Haryana Chief Minister Nayab Singh Saini and Reserve Bank of India Governor Sanjay Malhotra on Monday gave assurances that the funds were safe, after allegations of fraud. $A Rs 590-crore fraud involving state government accounts at IDFC First Bank has been unearthed.

CM Saini told the Vidhan Sabha in Chandigarh that the money involved in the IDFC First Bank case “will definitely come back”. He also informed the House that the matter has been handed over to the Anti-Corruption Bureau (ACB) and Vigilance Department, news agency PTI reported.
He further noted that IDFC First Bank had approached the Securities and Exchange Board of India (SEBI) alleging that an employee was responsible for the irregularities.
In New Delhi, Reserve Bank of India Governor Sanjay Malhotra said the central bank was “monitoring developments” surrounding the issue, but assured the public that “there is no systemic problem.” He thus explained that the fraudulent activity was limited to a specific group of accounts and did not indicate a broader failure within the national banking system.
The RBI’s statement came in the wake of the revelation made by IDFC First Bank on Sunday regarding irregularities found at its Chandigarh branch.
bout of $Question: 590 Crores
The suspected fraud was first discovered when a government department in Haryana asked to close its account at the Chandigarh branch of IDFC First Bank and transfer the balance to another institution, reports said.
As reported by Hindustan Times, the bank noticed a huge difference between the balance reported by the management and the actual funds held in the account.
Initial assessments conducted by the Bank identified a shortfall of $490 Crores. Additional internal reviews conducted by the lender identified an additional matter $100 crore in irregularities, taking the total estimated discrepancy to $590 Crores.”>Approx $590 Crores.
HT reported that a regulatory filing filed by the bank with the National Stock Exchange (NSE) and Bombay Stock Exchange (BSE) specified that these violations were limited to a select group of government-linked accounts and did not affect other branch customers.
How was the “fraud” carried out?
The mechanics of the alleged fraud were detailed by IDFC First Bank Managing Director and CEO V Vaidyanathan during a conference call with investors, PTI reported. Vaidyanathan described the incident as a case of “employee fraud” involving the collusion of bank employees and third parties. He said the fraudulent activity used physical transactions involving checks.
the The CEO noted that the bank’s “fingerprints” and internal data clearly indicate the involvement of external entities. He added that the bank’s management has not yet found any evidence of the involvement of its senior leadership.
Action and reaction so far
After the irregularities were exposed, the Haryana government reportedly took immediate administrative action. On February 18, the state Ministry of Finance issued instructions to dismantle IDFC First Bank and African Union Microfinance Bank with immediate effect. These instructions were issued by the Additional Secretary General concerned, directing all state departments, boards of directors and public sector institutions to stop all dealings with the two banks.
While the initial instructions from the finance department did not give a reason for the move, Saini maintained in the assembly that the dismantling of the forces was a direct response to the discovered scam.
IDFC First Bank has suspended four officials suspected of being involved in fraudulent transactions. The bank also filed a formal police complaint and notified the Banking Supervision Authority. To ensure an objective investigation, the Bank appoints an independent external agency to conduct a forensic audit.
The bank’s regulatory filing indicated that the discrepancies had been reported to its statutory auditors. She explained that the internal oversight committees, including the special committee of the Board of Directors to monitor and follow up on fraud cases, met on February 20, followed by meetings of the Audit Committee and the Board of Directors on February 21.
The revelation of the alleged fraud had an immediate impact on the stock market, such as IDFC First Bank shares It fell by about 20% on Monday, hitting the circuit’s lower limit of $100,000 $66.85 in mad cow disease.
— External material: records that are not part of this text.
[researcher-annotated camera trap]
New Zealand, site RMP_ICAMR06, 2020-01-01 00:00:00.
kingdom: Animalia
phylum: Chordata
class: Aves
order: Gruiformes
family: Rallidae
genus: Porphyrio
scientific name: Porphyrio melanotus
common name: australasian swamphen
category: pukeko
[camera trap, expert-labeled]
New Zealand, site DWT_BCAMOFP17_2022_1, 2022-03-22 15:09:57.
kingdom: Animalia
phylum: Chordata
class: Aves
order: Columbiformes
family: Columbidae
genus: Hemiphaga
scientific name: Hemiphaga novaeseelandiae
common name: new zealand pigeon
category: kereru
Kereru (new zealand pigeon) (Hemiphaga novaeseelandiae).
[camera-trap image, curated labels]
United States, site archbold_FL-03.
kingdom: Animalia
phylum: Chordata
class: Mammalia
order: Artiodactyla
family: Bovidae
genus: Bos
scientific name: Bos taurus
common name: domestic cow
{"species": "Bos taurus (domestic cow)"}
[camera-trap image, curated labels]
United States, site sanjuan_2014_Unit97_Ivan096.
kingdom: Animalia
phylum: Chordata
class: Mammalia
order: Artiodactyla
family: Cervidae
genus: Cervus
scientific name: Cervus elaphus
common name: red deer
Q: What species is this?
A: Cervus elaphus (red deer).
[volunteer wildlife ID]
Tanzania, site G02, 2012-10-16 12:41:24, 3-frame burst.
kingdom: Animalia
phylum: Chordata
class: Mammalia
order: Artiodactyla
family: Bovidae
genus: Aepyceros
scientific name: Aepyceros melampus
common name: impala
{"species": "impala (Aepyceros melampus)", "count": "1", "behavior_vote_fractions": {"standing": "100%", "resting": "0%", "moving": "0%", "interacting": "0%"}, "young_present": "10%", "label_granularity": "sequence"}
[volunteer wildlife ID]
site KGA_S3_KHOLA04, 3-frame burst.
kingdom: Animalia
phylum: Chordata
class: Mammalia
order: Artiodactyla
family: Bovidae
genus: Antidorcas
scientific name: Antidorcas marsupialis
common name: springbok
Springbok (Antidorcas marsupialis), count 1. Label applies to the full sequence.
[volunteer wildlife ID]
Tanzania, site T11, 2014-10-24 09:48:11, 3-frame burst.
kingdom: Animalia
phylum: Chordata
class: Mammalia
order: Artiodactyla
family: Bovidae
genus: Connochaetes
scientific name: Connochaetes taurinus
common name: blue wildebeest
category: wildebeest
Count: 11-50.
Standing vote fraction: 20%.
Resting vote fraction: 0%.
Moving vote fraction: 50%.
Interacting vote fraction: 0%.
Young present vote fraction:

The African Union Microfinance Bank, which was also named in the de-institutionalization order issued by the state government, saw its shares fall 7.6% to an intraday low of $950.50.
Political demands for accountability
The issue became a point of discussion in the Haryana Assembly on Monday, with Opposition and Congress leader Bhupinder Hooda raising concerns over the security of state funds. Hooda noted that while the bank discovered the violations, the government must submit a full report on the measures taken to protect the public exchequer.
Responding to the opposition, Saini reiterated that the state government’s investigations were being conducted transparently. He confirmed that the State Crime Branch is investigating the matter along with the ACB. Saini assured the members that the government would not take this issue lightly and that any employee found involved would face strict consequences.